Common Thyroid Disorders In Women

Lorraine H. Dajani, M.D., FCAE and J. Gary Evans, M.D., FCAE
Lorraine H. Dajani, M.D., FCAE and J. Gary Evans, M.D., FCAE
are with Northeast Florida Endocrine & Diabetes Associates, P.A.

Hypothyroidism

Thyroid gland failure and varying degrees of dysfunction are quite common among the female population. Because initial signs and symptoms are vague, ambiguous, and often seen in various underlying disorders, thyroid disease is often missed in its early stages. Sadly enough, patients may be seen on multiple occasions in their physician's office with similar complaints and may be even treated for the secondary consequences such as infertility, hypercholesterol, anemia or depression.

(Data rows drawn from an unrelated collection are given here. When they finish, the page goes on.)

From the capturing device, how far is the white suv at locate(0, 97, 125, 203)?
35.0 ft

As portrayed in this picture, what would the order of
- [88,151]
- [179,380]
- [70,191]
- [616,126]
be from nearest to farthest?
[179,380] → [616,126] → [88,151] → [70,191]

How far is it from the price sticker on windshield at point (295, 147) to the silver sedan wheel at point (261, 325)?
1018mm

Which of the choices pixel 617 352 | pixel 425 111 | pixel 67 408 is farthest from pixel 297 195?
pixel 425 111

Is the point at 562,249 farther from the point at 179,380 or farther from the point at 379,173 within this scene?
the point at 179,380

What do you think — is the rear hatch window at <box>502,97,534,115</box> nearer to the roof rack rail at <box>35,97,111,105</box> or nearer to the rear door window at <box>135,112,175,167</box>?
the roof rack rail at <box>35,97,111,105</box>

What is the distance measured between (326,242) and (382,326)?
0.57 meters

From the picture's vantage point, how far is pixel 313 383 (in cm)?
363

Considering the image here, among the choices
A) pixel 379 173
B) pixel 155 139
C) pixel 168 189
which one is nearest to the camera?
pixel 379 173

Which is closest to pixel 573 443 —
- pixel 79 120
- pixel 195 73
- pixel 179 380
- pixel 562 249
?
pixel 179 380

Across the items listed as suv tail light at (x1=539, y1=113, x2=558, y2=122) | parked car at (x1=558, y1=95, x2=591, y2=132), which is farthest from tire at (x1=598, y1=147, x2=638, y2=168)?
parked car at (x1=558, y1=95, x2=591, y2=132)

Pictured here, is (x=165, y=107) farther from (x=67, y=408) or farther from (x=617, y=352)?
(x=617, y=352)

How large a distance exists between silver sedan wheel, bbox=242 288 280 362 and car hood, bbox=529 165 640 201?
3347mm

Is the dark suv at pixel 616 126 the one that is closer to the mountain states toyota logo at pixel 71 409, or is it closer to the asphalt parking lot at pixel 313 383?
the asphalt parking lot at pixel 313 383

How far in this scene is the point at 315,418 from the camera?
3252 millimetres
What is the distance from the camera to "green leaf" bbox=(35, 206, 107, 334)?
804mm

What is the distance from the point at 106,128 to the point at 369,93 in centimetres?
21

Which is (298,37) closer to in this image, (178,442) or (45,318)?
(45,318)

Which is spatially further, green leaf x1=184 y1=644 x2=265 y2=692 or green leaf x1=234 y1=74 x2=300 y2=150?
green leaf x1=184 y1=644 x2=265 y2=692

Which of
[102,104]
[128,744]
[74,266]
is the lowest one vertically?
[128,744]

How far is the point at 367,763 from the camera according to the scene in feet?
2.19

The purpose of this article is to raise the index of suspicion in the highest risk population to enable a timely diagnosis and treatment. The majority of cases of hypothyroidism can be treated in the primary care setting.

Causes

The most common cause of hypothyroidism is autoimmune chronic thyroiditis (Hashimoto's disease). Another cause is postabalative hypothyroidism following radioactive treatment for Grave's disease or toxic multinodular goiter. It can also be due to surgical removal of the thyroid gland or secondary surgery of the pituitary. Less commonly, thyroid failure may be caused by external radiation to head or neck.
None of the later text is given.